# Pic of long TN with short body trim?



## msminnamouse (Nov 4, 2010)

I have to take Ginger down into a Miami but I'm wondering if it will look weird if I keep her top knot long enough to band. Does anyone have a picture of any close trims but with a long top knot so I can see what it may look like?


----------



## lavillerose (Feb 16, 2011)

The Ponydoodle

This is a bit of a joke website, but if you scroll to the bottom, past the "mohawked" ones, there is a Spoo in a miami with a long topknot that goes down the neck.

It looks a little weird to me, but your mileage may vary.


----------



## msminnamouse (Nov 4, 2010)

Oh my family would just love that on Ginger! Lol. You should have seen how they complained about Ginger's continental clip.

I still can't envision it, I guess I'll just end up seeing how it looks.


----------



## pudlemom (Apr 16, 2010)

This is a picture of Kate in her first Miami with TK left untouched and my daughters dog Emily also in a Miami with the TK banded. Hope this helps, I personally like a a long TK and keep all my dogs with big head LOL...


----------



## Feathersprings (Jul 15, 2010)

They both look great like that.. i was surprised.. I thought it would have to look very unbalanced but it doesnt! How is the back of the head trimmed ? Is it rounded and blended in or left long also?


----------



## pudlemom (Apr 16, 2010)

Now mind you I am not a professional so this is a amateur job, but I would say it's rounded and blended here is what Emily looks like from the side.


----------



## faerie (Mar 27, 2010)

temperance last fall about 10 months old. took her down to 3/8 inch

my little pony poodle by faerie made, on Flickr

11 months

no words. by faerie made, on Flickr

i think it's super cute.


----------



## Feathersprings (Jul 15, 2010)

That is sort of what I thought it would look like . Thank you for the picture! You do a nice job! 
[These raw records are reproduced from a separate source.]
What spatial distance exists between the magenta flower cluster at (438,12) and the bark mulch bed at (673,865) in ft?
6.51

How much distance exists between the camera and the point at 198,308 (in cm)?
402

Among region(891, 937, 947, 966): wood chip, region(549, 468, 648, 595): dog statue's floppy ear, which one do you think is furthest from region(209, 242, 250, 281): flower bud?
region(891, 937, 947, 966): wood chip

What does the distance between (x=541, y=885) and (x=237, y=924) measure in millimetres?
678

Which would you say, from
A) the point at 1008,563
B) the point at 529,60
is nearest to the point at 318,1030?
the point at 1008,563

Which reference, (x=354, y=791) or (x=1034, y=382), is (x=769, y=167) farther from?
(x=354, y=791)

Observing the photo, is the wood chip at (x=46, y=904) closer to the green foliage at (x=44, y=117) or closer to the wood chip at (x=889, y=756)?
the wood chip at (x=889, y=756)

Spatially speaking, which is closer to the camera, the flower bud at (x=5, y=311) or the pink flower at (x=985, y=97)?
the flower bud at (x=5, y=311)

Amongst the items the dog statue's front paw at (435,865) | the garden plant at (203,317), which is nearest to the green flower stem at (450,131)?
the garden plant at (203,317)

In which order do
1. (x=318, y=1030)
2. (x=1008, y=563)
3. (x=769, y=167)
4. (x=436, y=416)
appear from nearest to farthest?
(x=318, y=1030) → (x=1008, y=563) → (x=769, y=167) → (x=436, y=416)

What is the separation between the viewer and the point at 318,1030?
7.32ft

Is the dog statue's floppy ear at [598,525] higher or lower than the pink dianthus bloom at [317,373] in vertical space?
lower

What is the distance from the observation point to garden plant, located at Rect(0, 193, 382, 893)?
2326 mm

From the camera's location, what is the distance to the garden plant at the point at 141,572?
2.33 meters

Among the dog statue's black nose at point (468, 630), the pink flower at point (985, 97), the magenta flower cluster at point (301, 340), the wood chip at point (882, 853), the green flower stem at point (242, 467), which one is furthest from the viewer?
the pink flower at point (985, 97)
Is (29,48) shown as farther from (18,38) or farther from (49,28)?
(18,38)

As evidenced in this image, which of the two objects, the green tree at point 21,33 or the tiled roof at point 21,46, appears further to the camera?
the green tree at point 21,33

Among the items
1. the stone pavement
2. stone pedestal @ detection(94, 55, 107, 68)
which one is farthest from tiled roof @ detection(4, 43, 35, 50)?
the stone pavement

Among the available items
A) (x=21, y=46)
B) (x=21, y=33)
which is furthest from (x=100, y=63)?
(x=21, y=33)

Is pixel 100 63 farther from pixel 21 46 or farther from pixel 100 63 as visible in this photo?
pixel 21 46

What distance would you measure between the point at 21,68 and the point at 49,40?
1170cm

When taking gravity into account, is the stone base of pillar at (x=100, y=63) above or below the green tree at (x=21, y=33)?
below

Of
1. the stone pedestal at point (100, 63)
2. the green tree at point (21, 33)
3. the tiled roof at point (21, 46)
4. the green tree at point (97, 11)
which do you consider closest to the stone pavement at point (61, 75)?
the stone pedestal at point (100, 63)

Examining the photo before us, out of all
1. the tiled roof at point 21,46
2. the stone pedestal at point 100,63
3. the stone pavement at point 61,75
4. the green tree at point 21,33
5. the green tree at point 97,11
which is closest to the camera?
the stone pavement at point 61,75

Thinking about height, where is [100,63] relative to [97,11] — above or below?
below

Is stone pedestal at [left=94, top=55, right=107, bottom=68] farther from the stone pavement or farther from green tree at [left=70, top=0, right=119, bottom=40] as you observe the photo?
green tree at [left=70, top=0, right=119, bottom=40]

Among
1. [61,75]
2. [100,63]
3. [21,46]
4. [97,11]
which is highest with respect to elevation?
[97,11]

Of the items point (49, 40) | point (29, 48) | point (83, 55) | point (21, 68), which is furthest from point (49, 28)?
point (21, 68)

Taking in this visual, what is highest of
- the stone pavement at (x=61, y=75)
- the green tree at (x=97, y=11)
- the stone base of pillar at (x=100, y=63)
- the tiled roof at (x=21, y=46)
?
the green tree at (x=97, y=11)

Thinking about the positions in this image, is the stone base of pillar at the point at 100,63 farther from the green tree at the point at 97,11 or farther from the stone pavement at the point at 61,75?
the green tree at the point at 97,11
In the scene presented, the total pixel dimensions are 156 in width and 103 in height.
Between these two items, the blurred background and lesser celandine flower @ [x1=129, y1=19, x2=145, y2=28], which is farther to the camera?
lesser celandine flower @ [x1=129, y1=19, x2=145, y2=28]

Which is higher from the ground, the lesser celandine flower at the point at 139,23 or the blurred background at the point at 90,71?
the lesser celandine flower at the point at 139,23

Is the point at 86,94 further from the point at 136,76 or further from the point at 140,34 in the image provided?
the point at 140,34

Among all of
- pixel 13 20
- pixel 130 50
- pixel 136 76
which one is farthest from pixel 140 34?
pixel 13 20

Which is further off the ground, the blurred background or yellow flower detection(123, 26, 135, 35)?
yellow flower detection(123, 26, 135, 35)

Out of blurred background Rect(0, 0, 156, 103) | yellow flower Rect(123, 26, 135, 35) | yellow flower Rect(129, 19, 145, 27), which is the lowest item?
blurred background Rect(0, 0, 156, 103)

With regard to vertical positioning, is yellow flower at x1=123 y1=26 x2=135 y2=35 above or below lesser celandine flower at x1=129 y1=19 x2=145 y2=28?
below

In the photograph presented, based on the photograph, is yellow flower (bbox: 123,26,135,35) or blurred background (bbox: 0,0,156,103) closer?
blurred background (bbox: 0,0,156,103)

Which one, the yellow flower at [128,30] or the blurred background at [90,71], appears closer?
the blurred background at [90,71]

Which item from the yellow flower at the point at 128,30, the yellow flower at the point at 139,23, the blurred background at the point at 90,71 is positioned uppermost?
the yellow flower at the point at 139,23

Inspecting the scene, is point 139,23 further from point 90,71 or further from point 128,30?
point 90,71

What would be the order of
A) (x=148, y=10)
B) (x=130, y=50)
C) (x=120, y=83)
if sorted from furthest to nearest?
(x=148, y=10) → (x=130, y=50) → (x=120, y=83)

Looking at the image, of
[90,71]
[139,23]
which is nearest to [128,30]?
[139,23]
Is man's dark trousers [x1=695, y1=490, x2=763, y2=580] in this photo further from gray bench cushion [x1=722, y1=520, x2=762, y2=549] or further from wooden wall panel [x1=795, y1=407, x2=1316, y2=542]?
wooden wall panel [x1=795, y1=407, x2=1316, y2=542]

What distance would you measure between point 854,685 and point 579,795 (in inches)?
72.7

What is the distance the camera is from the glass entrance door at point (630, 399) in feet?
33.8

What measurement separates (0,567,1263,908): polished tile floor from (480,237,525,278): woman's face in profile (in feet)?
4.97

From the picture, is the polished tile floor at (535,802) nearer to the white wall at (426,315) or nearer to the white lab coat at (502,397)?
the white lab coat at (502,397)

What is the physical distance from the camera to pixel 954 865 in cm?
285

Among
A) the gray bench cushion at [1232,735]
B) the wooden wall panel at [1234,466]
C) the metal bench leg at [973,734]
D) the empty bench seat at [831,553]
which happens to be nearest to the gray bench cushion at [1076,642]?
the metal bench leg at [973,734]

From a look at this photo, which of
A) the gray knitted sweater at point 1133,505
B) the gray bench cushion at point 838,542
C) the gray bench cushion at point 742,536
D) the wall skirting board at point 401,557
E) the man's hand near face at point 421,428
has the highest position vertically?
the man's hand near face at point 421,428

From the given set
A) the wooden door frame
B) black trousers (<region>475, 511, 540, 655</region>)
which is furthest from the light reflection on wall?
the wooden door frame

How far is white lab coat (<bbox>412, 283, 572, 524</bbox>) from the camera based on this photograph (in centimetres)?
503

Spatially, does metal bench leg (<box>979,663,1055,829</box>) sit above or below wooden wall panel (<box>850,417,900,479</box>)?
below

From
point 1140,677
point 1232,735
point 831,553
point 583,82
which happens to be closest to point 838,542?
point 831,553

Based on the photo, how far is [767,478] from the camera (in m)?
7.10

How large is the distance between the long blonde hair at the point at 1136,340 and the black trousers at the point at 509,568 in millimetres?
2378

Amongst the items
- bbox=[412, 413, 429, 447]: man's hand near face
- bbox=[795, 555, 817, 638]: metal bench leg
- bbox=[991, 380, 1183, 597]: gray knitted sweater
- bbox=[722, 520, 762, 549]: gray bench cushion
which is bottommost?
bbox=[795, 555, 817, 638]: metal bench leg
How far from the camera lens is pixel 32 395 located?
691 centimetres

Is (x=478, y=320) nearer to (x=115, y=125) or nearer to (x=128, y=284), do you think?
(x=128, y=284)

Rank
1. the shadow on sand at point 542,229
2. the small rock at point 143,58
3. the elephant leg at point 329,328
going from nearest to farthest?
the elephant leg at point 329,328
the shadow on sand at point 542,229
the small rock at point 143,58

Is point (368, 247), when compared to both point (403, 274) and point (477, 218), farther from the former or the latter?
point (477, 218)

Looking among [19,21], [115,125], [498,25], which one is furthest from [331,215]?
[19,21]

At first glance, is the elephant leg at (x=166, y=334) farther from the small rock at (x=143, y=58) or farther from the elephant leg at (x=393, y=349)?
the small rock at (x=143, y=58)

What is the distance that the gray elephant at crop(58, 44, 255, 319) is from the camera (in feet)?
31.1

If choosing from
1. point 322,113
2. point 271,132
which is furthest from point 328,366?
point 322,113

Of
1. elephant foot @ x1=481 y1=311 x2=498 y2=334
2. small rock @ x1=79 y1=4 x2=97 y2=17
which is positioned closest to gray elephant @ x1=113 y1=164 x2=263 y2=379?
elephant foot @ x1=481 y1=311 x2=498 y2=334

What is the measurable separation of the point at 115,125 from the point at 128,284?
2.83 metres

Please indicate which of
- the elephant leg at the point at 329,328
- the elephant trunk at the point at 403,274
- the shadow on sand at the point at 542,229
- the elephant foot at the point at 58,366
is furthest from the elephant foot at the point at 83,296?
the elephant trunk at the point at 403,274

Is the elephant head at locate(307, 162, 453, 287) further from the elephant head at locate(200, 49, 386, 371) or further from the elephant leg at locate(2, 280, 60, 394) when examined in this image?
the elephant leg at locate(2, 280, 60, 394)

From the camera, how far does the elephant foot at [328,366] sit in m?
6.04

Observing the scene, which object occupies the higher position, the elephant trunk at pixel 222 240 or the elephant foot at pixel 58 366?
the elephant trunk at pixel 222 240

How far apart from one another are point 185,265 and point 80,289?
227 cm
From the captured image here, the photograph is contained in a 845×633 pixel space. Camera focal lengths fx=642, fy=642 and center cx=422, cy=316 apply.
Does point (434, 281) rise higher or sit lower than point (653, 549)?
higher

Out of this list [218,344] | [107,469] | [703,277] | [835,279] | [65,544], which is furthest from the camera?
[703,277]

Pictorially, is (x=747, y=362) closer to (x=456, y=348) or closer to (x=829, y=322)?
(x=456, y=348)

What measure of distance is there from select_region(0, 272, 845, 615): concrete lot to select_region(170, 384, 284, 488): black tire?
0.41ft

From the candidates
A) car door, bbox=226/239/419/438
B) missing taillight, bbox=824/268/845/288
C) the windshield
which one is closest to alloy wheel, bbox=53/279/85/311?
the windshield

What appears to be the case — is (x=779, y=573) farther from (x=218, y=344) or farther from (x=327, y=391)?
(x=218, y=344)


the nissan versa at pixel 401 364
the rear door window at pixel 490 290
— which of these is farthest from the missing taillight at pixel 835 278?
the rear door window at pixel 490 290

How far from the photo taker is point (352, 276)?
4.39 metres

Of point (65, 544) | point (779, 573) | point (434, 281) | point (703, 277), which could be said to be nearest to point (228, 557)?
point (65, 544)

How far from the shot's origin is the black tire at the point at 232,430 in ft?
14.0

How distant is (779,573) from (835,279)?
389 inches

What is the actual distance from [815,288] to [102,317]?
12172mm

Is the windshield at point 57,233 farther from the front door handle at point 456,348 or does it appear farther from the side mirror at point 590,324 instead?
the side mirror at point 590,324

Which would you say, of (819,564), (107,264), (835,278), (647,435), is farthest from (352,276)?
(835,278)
I love Temperance and her wild hair  She looks good no matter what you do to her. I cant wait to see her cords.. I really would love to do that to Hoolie!! Im sorta chicken though lOL!


----------



## msminnamouse (Nov 4, 2010)

I love it! Thanks! I'm really looking forward to putting clips, barrettes and ribbons in Gingy's hair!


----------



## faerie (Mar 27, 2010)

feathersprings, that is temperance last fall! i had her in a short hcc, then took her down way short because her poms where so long and matted and i just couldn't deal! 

right now i have her in my version of a hcc. (which i am sure groomers will cringe when they see it tee hee)

i'm planning on taking more pics of her tk today. the cords really are cominig along!

msinamouse, i love tempe's topknot. before i started cording i derived a lot of pleasure brushing and putting up in different pony tails. it's like that big barbie head when we were growing up we could style? that's what i think about when i groom her!!! hehehhe


----------



## FunkyPuppy (Jan 27, 2011)

i say just do a well-blended crest on the neck and it looks great. I know a gorgeous black spoo who gets just that look and she looks like a delicate little princess.


----------



## 3dogs (Nov 3, 2010)

I love the mane on the "ponydoodles". That is too great. But then again I love my Chinese Crested so I love the style.


----------



## msminnamouse (Nov 4, 2010)

> msinamouse, i love tempe's topknot. before i started cording i derived a lot of pleasure brushing and putting up in different pony tails. it's like that big barbie head when we were growing up we could style? that's what i think about when i groom her!!! hehehhe


I totally agree! Ginger is my living teddy bear/baby doll.


----------



## Jkline65 (Feb 23, 2011)

yes I do look in my album. I can't figure out how to add pics. When I got maggie she was shaved down and had a big macy gray fro....honestly it kinda bugged me. Some people liked it some didn't 
http://www.poodleforum.com/members/2807-jkline65-albums-maggie-picture3978-maggie-when-i-first-got-her-hair-way-too-short-imo.jpg

http://www.poodleforum.com/members/2807-jkline65-albums-maggie-picture3997-first-day-home.jpg

Both of these pics are after I had it cut down by half, but still looked off kilter to me...


----------



## Lilah+Jasper (May 13, 2010)

I love big fluffy TKs. Jazzi is currently in a miami and Lilah is in a T&C - both have unbanded big TKs. I'll try to find a recent pic...


----------



## msminnamouse (Nov 4, 2010)

I'd love to see pics when and if you find them. Ginger's TK is pretty tall, especially in contrast to her shaved face!


----------